Paul Waldman | November 9, 2010 | web only
In the days before the midterm election, President Obama makes a final get-out-the-vote push for Democratic candidates at Midway Plaisance Park in Chicago. (AP Photo/J. Scott Applewhite)
In charting the last two years, from the euphoria of election night 2008 to the despair of election night 2010, I keep returning to
Mario Cuomo's famous dictum that you campaign in poetry but govern in prose. The poetry of campaigning is lofty, gauzy, full of possibility, a world where problems are solved just because we want them to be and opposition melts away before us. The prose of governing is messy and maddening, full of compromises and half-victories that leave a sour taste in one's mouth.Governing, however, is also specific where campaigning is usually vague. And that fact may provide a means for Democrats to regain the political advantage over the next two years. Now that Republicans too will be expected to at least participate in governing, they could find themselves dragged down by the prose.

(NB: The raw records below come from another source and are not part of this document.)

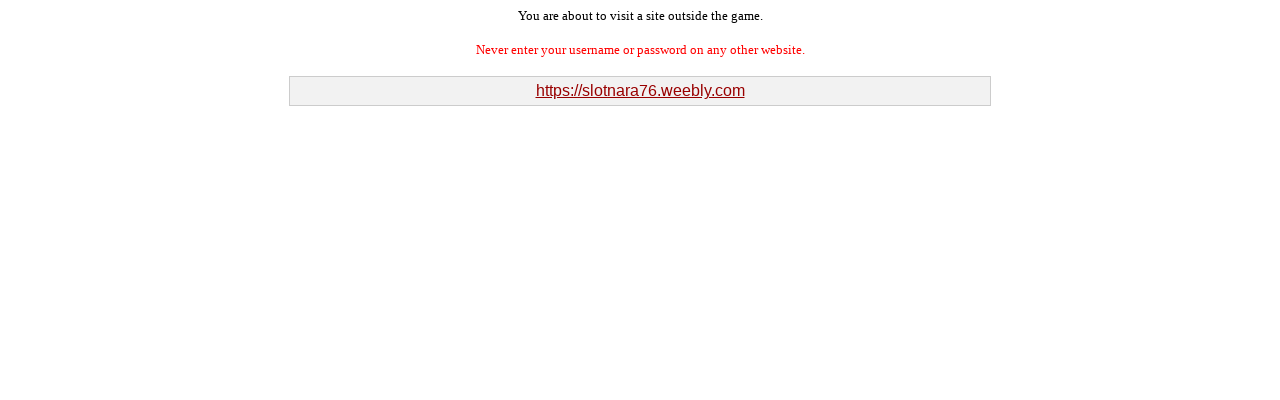

--- FILE ---
content_type: text/html; charset=iso-8859-1
request_url: https://www.hobowars.com/game/linker.php?url=https://slotnara76.weebly.com
body_size: 409
content:

<html>
<head>
<title> Linker</title>
</head>
<body bgcolor="#FFFFFF" text="#000000" link="#990000" vlink="#990000" alink="#F40000">
<div align="center"><font size="2" face="Verdana">You are about to visit a site
outside the game.<br>
</font><br>
<font size="2" face="Verdana" color="red">Never enter your username or password on any other website.</font>
<br><br>
</div>
<table width="700" border="0" cellspacing="0" cellpadding="1" align="center" bgcolor="#CCCCCC">
<tr>
<td>
<table width="700" border="0" cellspacing="0" cellpadding="5" align="center" bgcolor="#F2F2F2">
<tr>
<td>
<div align="center"><font size="3" face="Verdana, Arial, Helvetica, sans-serif"><a href="https://slotnara76.weebly.com">https://slotnara76.weebly.com</a></font></div>
</td>
</tr>
</table>
</td>
</tr>
</table>
</body>
</html>
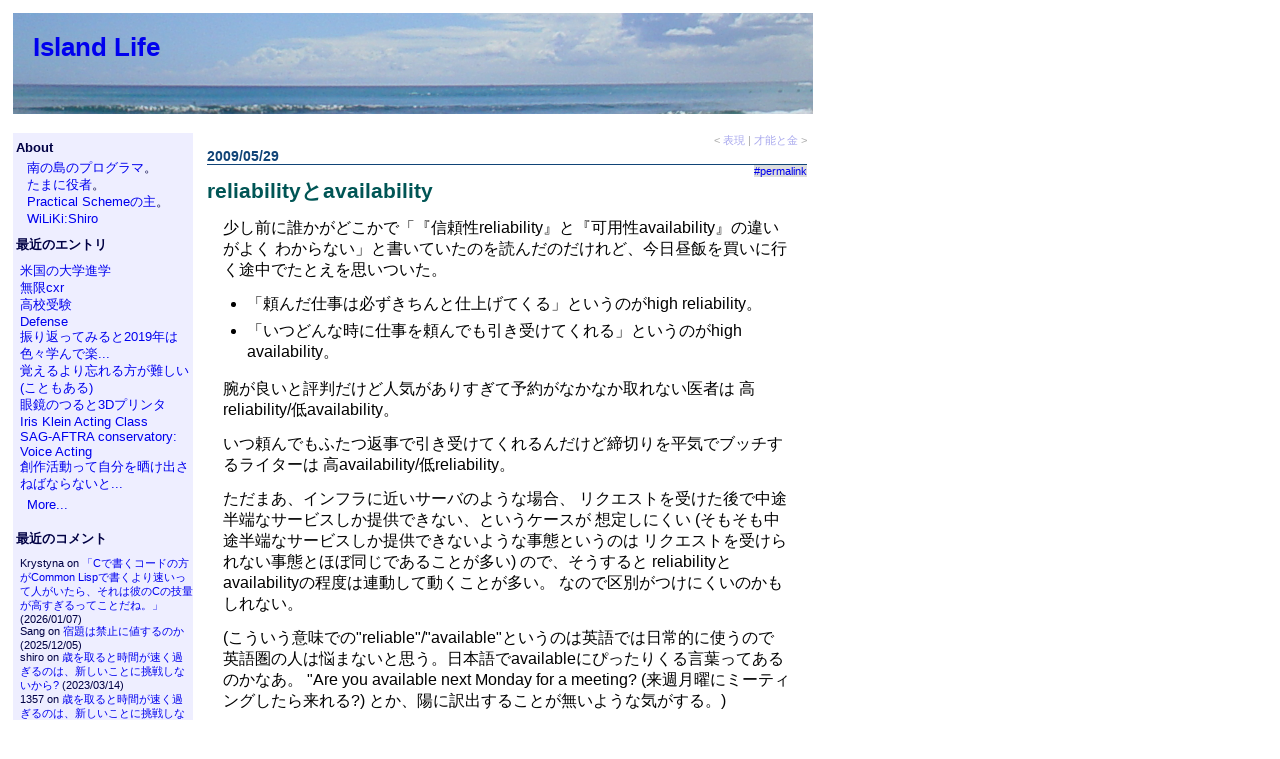

--- FILE ---
content_type: text/html; charset=utf-8
request_url: http://blog.practical-scheme.net/shiro/20090529-reliability-and-availability
body_size: 3456
content:
<!DOCTYPE HTML PUBLIC "-//W3C//DTD HTML 4.01 Transitional//EN"
       "http://www.w3.org/TR/html4/loose.dtd">
<html><head><title>Island Life - reliabilityとavailability</title
><base href="http://blog.practical-scheme.net/shiro" /><link rel="alternate" type="application/rss+xml" title="RSS" href="http://blog.practical-scheme.net/shiro?c=rss" /><meta property="og:title" content="Island Life - reliabilityとavailability" /><meta property="og:url" content="http://blog.practical-scheme.net/shiro" /><meta property="og:type" content="website" /><meta property="og:description" content="Island Life" /><meta property="og:image" content="https://blog.practical-scheme.net/header-og.png" /><link rel="stylesheet" href="blog.css" type="text/css" /></head
><body><h1 class="blog-title"><a href="shiro">Island Life</a
></h1
><table border="0" cellspacing="8" width="100%" class="content-table"><tr><td class="menu-strip" valign="top"><h2 id="H-loe56k">About
</h2
><p><a href="https://github.com/shirok">南の島のプログラマ</a
>。<br />
<a href="http://practical-scheme.net/wiliki/wiliki.cgi/Shiro:AuditionRecords">たまに役者</a
>。<br />
<a href="http://practical-scheme.net">Practical Schemeの主</a
>。<br />
<a href="http://practical-scheme.net/wiliki/wiliki.cgi?l=jp&amp;p=Shiro">WiLiKi:Shiro</a
>
</p
><h2 id="H-1ggdxhz">最近のエントリ
</h2
><p><ul class="recent-entries"><li><a href="shiro/20240905-university-admission">米国の大学進学</a
></li
><li><a href="shiro/20211005-infinite-cxr">無限cxr</a
></li
><li><a href="shiro/20200801-high-school-application">高校受験</a
></li
><li><a href="shiro/20200312-defense">Defense</a
></li
><li><a href="shiro/20191230-lookback">振り返ってみると2019年は色々学んで楽...</a
></li
><li><a href="shiro/20191031-standardized-patient">覚えるより忘れる方が難しい(こともある)</a
></li
><li><a href="shiro/20190914-temple-3d-print">眼鏡のつると3Dプリンタ</a
></li
><li><a href="shiro/20190830-iris-klein-acting">Iris Klein Acting Class</a
></li
><li><a href="shiro/20190727-voice-acting-workshop">SAG-AFTRA conservatory: Voice Acting</a
></li
><li><a href="shiro/20190719">創作活動って自分を晒け出さねばならないと...</a
></li
></ul
><p><a href="shiro/Archive/l0">More...</a
></p
>
</p
><h2 id="H-18gwngl">最近のコメント
</h2
><p><ul class="recent-comments"><li>Krystyna on <a href="shiro/20100620a-lisp-speed">「Cで書くコードの方がCommon Lispで書くより速いって人がいたら、それは彼のCの技量が高すぎるってことだね。」</a
> (2026/01/07)</li
><li>Sang on <a href="shiro/20170902-homework">宿題は禁止に値するのか</a
> (2025/12/05)</li
><li>shiro on <a href="shiro/20111115-time-flies">歳を取ると時間が速く過ぎるのは、新しいことに挑戦しないから?</a
> (2023/03/14)</li
><li>1357 on <a href="shiro/20111115-time-flies">歳を取ると時間が速く過ぎるのは、新しいことに挑戦しないから?</a
> (2023/03/01)</li
><li>ベアトリーチェ on <a href="shiro/20120318-hypo">ハイポハイポハイポのシューリンガン</a
> (2022/04/02)</li
><li>ベアトリーチェ on <a href="shiro/20120318-hypo">ハイポハイポハイポのシューリンガン</a
> (2022/04/02)</li
><li>akim_muto on <a href="shiro/20190322-passport-license">パスポートと免許更新</a
> (2019/03/22)</li
></ul
>
</p
><h2 id="H-1rd7n2p">最近のリリース
</h2
><p><a href="http://practical-scheme.net/gauche/index-j.html">Gauche 0.9.15</a
><br />
<a href="http://practical-scheme.net/gauche/packages-j.html">Gauche-gl 0.6</a
><br />
<a href="https://github.com/shirok/WiLiKi">WiLiKi 0.8.3</a
>
</p
><h2 id="H-auij5c">書いたり訳したりした本
</h2
><p><a href="https://www.amazon.co.jp/gp/product/4873113482?ie=UTF8&tag=practicalsche-22&linkCode=as2&camp=247&creative=1211&creativeASIN=4873113482">プログラミングGauche</a><br />
<a href="https://www.amazon.co.jp/gp/product/4873115876?ie=UTF8&tag=practicalsche-22&linkCode=as2&camp=247&creative=1211&creativeASIN=4873115876">Land of Lisp</a><br />
<a href="https://www.amazon.co.jp/gp/product/4274069133?ie=UTF8&tag=practicalsche-22&linkCode=as2&camp=247&creative=1211&creativeASIN=4274069133">プログラミングClojure第2版</a><br />
<a href="https://www.amazon.co.jp/gp/product/4274065979?ie=UTF8&tag=practicalsche-22&linkCode=as2&camp=247&creative=1211&creativeASIN=4274065979">ハッカーと画家</a>
</p
></td
><td class="main-pane" valign="top"><div class="content"><div class="entry-navi">&lt; <a href="shiro/20090519-expressing">表現</a
> | <a href="shiro/20090605-talent-and-money">才能と金</a
> &gt;</div
><h1 class="entry-date">2009/05/29</h1
><div class="permalink"><a href="shiro/20090529-reliability-and-availability">#permalink</a
></div
><h2 id="H-2d2rki">reliabilityとavailability
</h2
><p>少し前に誰かがどこかで「『信頼性reliability』と『可用性availability』の違いがよく
わからない」と書いていたのを読んだのだけれど、今日昼飯を買いに行く途中でたとえを思いついた。
</p
><ul><li>「頼んだ仕事は必ずきちんと仕上げてくる」というのがhigh reliability。
</li
><li>「いつどんな時に仕事を頼んでも引き受けてくれる」というのがhigh availability。
</li
></ul
><p>腕が良いと評判だけど人気がありすぎて予約がなかなか取れない医者は
高reliability/低availability。
</p
><p>いつ頼んでもふたつ返事で引き受けてくれるんだけど締切りを平気でブッチするライターは
高availability/低reliability。
</p
><p>ただまあ、インフラに近いサーバのような場合、
リクエストを受けた後で中途半端なサービスしか提供できない、というケースが
想定しにくい (そもそも中途半端なサービスしか提供できないような事態というのは
リクエストを受けられない事態とほぼ同じであることが多い) ので、そうすると
reliabilityとavailabilityの程度は連動して動くことが多い。
なので区別がつけにくいのかもしれない。
</p
><p>(こういう意味での&quot;reliable&quot;/&quot;available&quot;というのは英語では日常的に使うので
英語圏の人は悩まないと思う。日本語でavailableにぴったりくる言葉ってあるのかなあ。
&quot;Are you available next Monday for a meeting?  (来週月曜にミーティングしたら来れる?)
とか、陽に訳出することが無いような気がする。)
</p
><p>余談だけど、フリーランスになってわかったのは自分自身のavailabilityとreliabilityの
どっちもが大切だってこと。会社勤めだとreliabilityは気にしてもavailabilityを
気にすることは少ない。自分の手がふさがってれば他の誰かを手当てするのが会社の役目
だから。でもフリーランスだとavailableでないということは仕事が取れないということだ。
</p
><p><span class="tag-anchor">Tags: <a href="shiro?p=Tag:Programming">Programming</a
>, <a href="shiro?p=Tag:%E8%8B%B1%E8%AA%9E">英語</a
>, <a href="shiro?p=Tag:Career">Career</a
></span
>
</p
></div
></td
></tr
></table
><hr /><div class="footer"><a rel="license" href="https://creativecommons.org/licenses/by/3.0/"><img alt="Creative Commons License" style="border-width:0" src="https://i.creativecommons.org/l/by/3.0/88x31.png" /></a
><br />This work by <a xmlns:cc="https://creativecommons.org/ns#" href="http://blog.practical-scheme.net/shiro" property="cc:attributionName" rel="cc:attributionURL">Shiro Kawai</a
> is licensed under a <a rel="license" href="https://creativecommons.org/licenses/by/3.0/">Creative Commons Attribution 3.0 Unported License</a
><br />Last modified : 2010/01/02 08:11:58 UTC<br /><a href="https://practical-scheme.net/wiliki/wiliki.cgi">WiLiKi 0.8.3</a
> running on <a href="https://practical-scheme.net/gauche/">Gauche 0.9.16_pre2</a
></div
></body
></html
>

In campaigns, candidates reduce their ideas to simple statements of principle and 30-second ads, and the side whose simple message is more attuned to the moment will probably win. Two years ago, the moment was about change and renewal; this year the moment was about anger and disappointment. All else being equal, this means Republicans have an easier time getting elected and a harder time legislating the things they really want to do (other than tax cuts, which are never a hard sell), while Democrats have a harder time getting elected but ought to have an easier time legislating.
Of course, all else is never equal. But this
contrast explains why Democrats so often have difficulty explaining themselves to a public that is largely inattentive and indifferent to the details of policy. Every Republican understands the four simple things they believe in: small government, low taxes, strong defense, and traditional values. Ask a Democrat what she believes in, and she'll give you a laundry list of initiatives, proposals, and programs.
But Americans like those programs, and herein lies the contradiction at the center of American politics. When an elderly man pokes a finger at his congressman's chest and yells, "Keep your government hands off my Medicare!" he embodies everything that is so wrong with our politics. As a long history of public-opinion research has made clear -- and as events continue to remind us --
Americans are "symbolic conservatives" but "operational liberals." In other words, they like the idea of limited government, but they also like just about everything government does. Good things happen to the party that can successfully pander to both impulses, which is why we saw so many ads from Republicans (like this one) condemning Democrats for passing a big-government health-care plan because it would ... curtail the growth of Medicare.